作業の指示
A: セウォル号と政府の癒着疑惑を扱った文章によると、メディアオヌルの報道で政府は何という名目で「株式会社アヘ」にお金を融通したとされていますか。
B: セウォル号と政府の癒着疑惑を扱った文章の続きを、最後の文のあとから書いてください。

文書の抜粋
実際にSNS上では「ヨン様の突然の結婚発表はこのニュースを隠すためだ」として、セウォル号大惨事を起こした船舶会社の所有主と政府の癒着を疑う5月14日付メディアオヌルの記事へのリンクが数多くはられていた。
メディアオヌルは5月14日、「株式会社アヘ」に対して、政府が「創造経済特別資金」の名目で100億ウォン(約11億円)近いお金を融通していたと報じた。アヘはセウォル号大惨事を起こした船舶会社の所有主である故ユ・ビョンオン会長が経営していた別の会社で、塗料の製造開発を専門としている。

データ記録

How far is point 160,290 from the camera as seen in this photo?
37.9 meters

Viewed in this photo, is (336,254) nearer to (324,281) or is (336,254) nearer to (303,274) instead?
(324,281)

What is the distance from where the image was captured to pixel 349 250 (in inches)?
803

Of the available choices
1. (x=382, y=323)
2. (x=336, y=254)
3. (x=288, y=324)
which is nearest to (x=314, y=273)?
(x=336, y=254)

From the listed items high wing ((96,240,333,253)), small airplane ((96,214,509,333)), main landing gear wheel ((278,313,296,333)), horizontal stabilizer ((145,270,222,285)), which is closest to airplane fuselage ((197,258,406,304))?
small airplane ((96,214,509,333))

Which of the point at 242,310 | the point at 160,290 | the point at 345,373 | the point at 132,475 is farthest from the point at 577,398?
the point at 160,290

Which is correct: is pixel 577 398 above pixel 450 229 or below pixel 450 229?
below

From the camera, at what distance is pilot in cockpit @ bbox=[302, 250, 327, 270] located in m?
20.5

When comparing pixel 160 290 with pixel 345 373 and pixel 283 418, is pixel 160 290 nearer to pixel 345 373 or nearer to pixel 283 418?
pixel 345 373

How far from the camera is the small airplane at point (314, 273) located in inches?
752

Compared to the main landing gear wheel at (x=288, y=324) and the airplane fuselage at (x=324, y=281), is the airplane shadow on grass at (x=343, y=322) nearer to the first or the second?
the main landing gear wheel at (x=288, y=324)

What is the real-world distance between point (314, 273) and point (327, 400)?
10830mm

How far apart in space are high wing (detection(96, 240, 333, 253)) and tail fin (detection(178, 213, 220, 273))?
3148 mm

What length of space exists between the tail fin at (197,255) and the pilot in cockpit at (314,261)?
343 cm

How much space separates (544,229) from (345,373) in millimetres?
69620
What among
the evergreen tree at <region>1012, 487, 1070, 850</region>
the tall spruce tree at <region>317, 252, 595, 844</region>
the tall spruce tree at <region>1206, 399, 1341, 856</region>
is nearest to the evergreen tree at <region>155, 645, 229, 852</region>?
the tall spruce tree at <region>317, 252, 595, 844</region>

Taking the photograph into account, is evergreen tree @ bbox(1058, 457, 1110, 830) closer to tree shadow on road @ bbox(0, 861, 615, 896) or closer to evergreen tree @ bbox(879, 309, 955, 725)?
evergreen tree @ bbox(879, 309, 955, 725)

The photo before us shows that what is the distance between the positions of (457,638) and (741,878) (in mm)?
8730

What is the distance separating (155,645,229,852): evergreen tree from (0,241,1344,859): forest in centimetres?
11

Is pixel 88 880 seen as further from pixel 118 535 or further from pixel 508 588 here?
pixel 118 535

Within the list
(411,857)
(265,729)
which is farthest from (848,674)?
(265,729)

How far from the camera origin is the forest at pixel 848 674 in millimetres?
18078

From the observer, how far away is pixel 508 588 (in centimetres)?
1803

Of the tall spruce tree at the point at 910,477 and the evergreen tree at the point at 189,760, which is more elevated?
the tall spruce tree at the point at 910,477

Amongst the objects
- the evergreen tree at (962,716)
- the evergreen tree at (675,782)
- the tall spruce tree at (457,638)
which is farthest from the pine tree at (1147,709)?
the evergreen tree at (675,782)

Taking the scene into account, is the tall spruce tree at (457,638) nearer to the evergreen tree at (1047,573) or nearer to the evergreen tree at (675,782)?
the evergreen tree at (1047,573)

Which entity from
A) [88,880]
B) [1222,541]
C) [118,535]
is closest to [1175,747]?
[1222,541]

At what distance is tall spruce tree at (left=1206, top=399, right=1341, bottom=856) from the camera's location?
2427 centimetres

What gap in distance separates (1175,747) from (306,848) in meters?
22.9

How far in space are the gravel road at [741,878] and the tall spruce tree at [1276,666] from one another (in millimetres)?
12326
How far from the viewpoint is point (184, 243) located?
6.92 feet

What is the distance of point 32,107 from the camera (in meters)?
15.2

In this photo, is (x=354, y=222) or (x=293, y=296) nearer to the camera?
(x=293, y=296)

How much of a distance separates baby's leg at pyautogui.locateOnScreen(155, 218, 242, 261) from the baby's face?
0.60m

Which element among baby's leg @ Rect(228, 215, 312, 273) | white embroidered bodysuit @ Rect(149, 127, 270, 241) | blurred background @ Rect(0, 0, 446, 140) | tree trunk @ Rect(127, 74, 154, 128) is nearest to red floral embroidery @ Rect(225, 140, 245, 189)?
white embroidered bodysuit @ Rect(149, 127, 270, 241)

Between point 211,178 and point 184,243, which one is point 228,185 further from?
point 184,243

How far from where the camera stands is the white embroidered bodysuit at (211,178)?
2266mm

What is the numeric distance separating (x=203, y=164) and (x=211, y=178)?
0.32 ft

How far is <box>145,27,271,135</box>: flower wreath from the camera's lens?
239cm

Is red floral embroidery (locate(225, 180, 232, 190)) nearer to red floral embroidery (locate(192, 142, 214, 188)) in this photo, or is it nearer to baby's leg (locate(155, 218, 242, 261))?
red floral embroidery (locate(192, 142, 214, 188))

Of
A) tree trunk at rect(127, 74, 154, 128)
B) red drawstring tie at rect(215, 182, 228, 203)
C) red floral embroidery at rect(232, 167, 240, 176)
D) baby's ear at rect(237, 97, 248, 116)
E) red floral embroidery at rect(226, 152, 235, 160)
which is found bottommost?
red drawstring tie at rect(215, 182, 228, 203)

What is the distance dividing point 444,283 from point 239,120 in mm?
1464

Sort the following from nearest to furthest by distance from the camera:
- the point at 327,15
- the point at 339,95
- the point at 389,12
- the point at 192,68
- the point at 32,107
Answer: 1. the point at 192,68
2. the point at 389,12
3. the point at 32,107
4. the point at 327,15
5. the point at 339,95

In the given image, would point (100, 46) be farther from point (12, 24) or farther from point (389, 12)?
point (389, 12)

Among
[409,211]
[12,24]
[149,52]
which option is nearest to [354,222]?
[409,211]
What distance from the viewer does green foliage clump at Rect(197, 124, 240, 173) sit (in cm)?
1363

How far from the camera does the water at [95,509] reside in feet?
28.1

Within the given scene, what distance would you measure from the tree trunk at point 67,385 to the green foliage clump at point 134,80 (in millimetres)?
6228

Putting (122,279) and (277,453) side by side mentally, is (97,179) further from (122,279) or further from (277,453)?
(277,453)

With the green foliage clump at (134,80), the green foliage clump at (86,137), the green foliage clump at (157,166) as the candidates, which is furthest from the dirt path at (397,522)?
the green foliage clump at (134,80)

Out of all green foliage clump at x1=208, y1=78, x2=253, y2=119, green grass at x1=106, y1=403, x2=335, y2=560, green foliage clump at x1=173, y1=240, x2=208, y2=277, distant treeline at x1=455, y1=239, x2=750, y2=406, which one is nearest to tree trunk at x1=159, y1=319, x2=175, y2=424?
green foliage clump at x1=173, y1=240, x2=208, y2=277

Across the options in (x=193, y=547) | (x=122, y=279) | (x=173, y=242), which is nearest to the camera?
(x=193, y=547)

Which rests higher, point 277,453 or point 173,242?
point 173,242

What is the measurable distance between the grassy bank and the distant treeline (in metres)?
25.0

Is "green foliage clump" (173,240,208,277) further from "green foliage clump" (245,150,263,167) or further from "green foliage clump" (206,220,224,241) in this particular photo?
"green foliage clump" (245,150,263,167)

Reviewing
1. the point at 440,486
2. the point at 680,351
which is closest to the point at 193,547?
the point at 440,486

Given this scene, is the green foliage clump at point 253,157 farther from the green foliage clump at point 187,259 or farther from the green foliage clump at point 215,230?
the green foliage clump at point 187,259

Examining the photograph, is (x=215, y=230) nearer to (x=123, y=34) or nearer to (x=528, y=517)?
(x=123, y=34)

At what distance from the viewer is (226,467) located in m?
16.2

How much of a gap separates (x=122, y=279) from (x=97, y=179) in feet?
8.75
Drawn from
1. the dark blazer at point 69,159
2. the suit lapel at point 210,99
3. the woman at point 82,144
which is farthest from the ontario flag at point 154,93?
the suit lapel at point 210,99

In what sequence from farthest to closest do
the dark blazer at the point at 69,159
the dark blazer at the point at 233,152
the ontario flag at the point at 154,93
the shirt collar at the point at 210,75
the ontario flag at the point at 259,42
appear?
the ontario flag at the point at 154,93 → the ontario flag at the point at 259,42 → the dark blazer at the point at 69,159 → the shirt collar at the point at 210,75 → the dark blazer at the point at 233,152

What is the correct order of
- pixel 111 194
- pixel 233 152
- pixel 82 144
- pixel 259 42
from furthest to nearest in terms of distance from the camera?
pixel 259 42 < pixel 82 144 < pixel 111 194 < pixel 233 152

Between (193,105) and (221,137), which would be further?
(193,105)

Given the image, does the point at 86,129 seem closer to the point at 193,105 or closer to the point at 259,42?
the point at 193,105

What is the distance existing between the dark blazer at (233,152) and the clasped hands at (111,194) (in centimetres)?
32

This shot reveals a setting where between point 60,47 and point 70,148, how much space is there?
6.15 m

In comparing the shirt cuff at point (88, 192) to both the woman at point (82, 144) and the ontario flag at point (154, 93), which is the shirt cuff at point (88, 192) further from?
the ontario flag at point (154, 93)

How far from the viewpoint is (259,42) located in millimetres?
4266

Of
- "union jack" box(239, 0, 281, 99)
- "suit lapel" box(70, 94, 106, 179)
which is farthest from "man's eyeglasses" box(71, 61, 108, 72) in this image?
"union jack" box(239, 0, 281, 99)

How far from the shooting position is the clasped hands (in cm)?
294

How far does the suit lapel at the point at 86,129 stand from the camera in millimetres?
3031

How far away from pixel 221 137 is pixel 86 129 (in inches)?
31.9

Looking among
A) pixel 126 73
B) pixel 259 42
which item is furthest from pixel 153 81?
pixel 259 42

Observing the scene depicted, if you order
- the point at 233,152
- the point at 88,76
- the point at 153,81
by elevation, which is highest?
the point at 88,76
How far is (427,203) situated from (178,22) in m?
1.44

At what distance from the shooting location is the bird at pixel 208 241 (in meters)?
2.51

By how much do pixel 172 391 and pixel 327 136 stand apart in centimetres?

指示への答え
A: 「創造経済特別資金」という名目です。

B:
メディアオヌルは、韓国産業銀行(韓国政府が株を100%所有する銀行)がアヘに対して行った与信の内訳を入手したとして公開した。この資料によると、2013年7月にアヘは産業銀行を通じて、60億ウォン(約6.6億円)を借りている。それも、基準金利より0.8%低い特別金利でだ。また、韓国技術保証基金、韓国輸出入銀行、韓国貿易保険公社も「創造経済特別資金」としてアヘに融資したり、創造経済関連の資金を受け取れるよう保証人になったりした。その金額は合わせて33億ウォン(約3.6億円)に上る。
さらにメディアオヌルは、「株式会社アンディーン」も2014年4月、「創造経済特別資金」名目で韓国産業銀行から20億ウォン(約2.2億円)を借りていたと報道した。同社は海洋事故での救助を専門とする会社である。セウォル号大惨事の際に、単独で救助活動を行うとして米軍や消防の支援を断り、結果として一人も救助できなかったことで非難を浴びた。
アンディーンはセウォル号大惨事救助に携わった費用として、海洋警察に約81億ウォン(約8.9億円)を請求した。海洋警察はいったん約25億ウォン(約2.7億円)を支払った。しかし、その後の検察の捜査で救助費用を水増し請求していたことが発覚。検察は「アンディーンは海洋警察と癒着し、救助より利権を追求した」と発表した。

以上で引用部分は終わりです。